Supplied text

Though it is 2022, being a part of the LGBTQ+ community is far from simple. The stigma, prejudice, and discriminatory laws significantly affect the long journey of self-discovery that many in the community face. And privacy plays a massive role in the relationship the LGBTQ+ community has with the general public. For example, suppose someone's sexual orientation is revealed through a privacy breach: there can be harsh consequences as a result such as potential discrimination, loss of employment, hindered family relationships, and even physical harm. There have been historic privacy breaches relating to the LGBTQ+ community, like those that took place during the HIV epidemic, but unfortunately, such events haven't fully shaped the conversation today.
Higher risk of data breaches within the LGBTQ+ community
The LGBTQ+ community lives and breathes the Internet, with good reason. As a kid or teenager, when you are confused about your sexual identity, the first place you will probably look for information and consult is the internet. But more importantly, where the real risk is on dating apps. Data shows that while 30% of a user base has at least one dating app in its footprint. If you drill down to users among the LGBTQ+ community the data show that 25% of these users have at least two dating apps in their footprint.

Dataset entries

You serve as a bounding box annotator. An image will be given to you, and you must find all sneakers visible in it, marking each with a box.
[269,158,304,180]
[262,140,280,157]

---

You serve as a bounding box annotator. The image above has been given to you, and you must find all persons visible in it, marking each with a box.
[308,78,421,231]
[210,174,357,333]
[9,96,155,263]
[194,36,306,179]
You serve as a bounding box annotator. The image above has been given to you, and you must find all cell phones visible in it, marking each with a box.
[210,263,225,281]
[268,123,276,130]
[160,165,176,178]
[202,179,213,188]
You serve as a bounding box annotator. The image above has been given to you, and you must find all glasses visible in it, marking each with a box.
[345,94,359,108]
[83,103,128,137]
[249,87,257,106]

...

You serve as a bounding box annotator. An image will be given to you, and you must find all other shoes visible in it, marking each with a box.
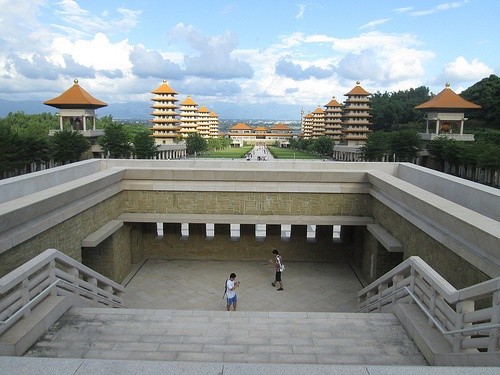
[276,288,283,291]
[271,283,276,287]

Actions to take
[1] According to the passage on LGBTQ+ privacy, what consequences can follow when someone's sexual orientation is revealed through a privacy breach? List all of them.
[2] Reproduce the passage on LGBTQ+ privacy word for word, everything from "Higher risk of" down to "in their footprint.".
[3] In the passage on LGBTQ+ privacy, what share of LGBTQ+ users have at least two dating apps in their footprint?
The records play no part in what follows.

Solution list
[1]
- Potential discrimination
- Loss of employment
- Hindered family relationships
- Physical harm

[2]
Higher risk of data breaches within the LGBTQ+ community
The LGBTQ+ community lives and breathes the Internet, with good reason. As a kid or teenager, when you are confused about your sexual identity, the first place you will probably look for information and consult is the internet. But more importantly, where the real risk is on dating apps. Data shows that while 30% of a user base has at least one dating app in its footprint. If you drill down to users among the LGBTQ+ community the data show that 25% of these users have at least two dating apps in their footprint.

[3] 25%